THE EDITOR, Sir:
Since our business ventures with the Chinese will have considerable impact on the environment, the sensible thing for us to do is examine their environmental record.
Nicole Davidson, writing for the Guardian newspaper on March 29, headlined her piece 'Rivers of Blood: the dead pigs rotting in China's water supply' - a likely reference to the estimated 16,000 pig carcasses found in Shanghai's Whampoa River.
My Mandarin is worse than poor, but I managed to decipher a comment by a concerned resident; "... There are more dead pigs in the river than live fish." Water pollution and water scarcity are two of the many concerns facing the Chinese.
A new study links heavy air pollution from coal burning to a shorter lifespan in northern China. Researchers claim half a billion people alive there in the 1990s will live an average 5 1/2 years less than their counterparts in the south because of air pollution.
According to the World Bank, only one per cent of China's 560 million urban dwellers breathe air considered safe by European Union standards. Air pollution caused 1.2 million premature deaths in 2010, according to the Global Burden of Disease Study. Of the 20 most polluted cities in the world, 16 are in China. China is choking!
China is a top contributor to some of the world's most vexing environmental problems. There is the illegal timber trade, then it is the largest emitter of greenhouse gases, and, yes, Mr Pickersgill, it has a poor record with marine pollution!
On April 8 this year, Thomas N. Thompson, writing about China for the Foreign Affairs publication, headlined his article, 'The superpower that is poisoning the world'. Much of the land is rapidly turning into desert.
China's leaders have finally acknowledged the problem, but justify it, claiming that, as a developing country, it cannot sacrifice economic growth for the environment. But Pan Yue, vice-minister of China's State Environmental Protection Administration, warned eight years ago, "... The economic miracle will end soon because the environment can no longer keep pace".
Well, Jamaica is a developing country, too. Is China likely to have a more charitable attitude towards our environment? If we do not zealously protect what we have, this could be a Great Leap Backward for us.

■ Provided data:
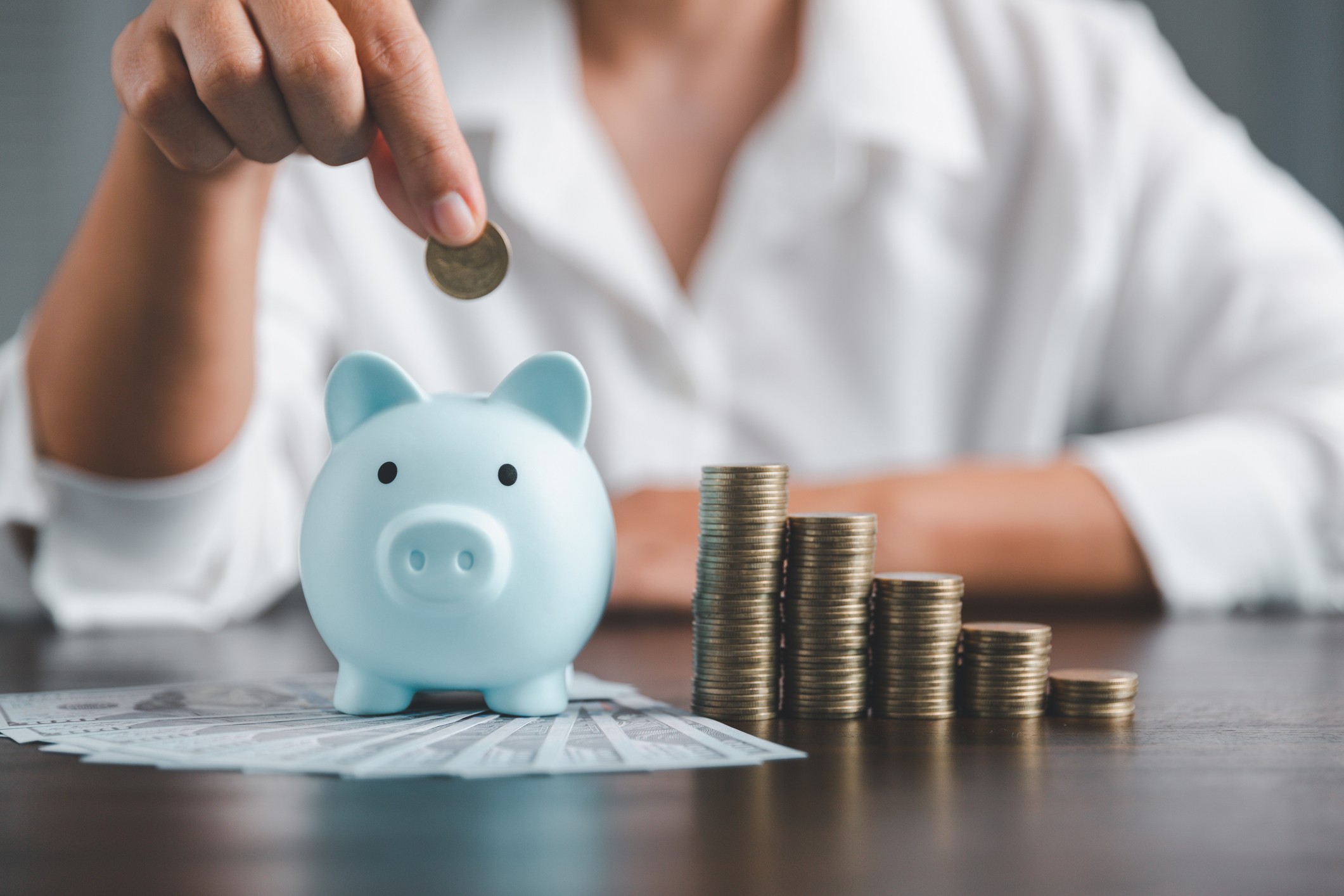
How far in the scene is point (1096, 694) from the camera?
0.71 meters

■ Activity:
How would the sentence "Of the 20 most polluted cities in the world, 16 are in China." from the letter on China's environmental record read in Spanish?

■ Response:
De las 20 ciudades más contaminadas del mundo, 16 están en China.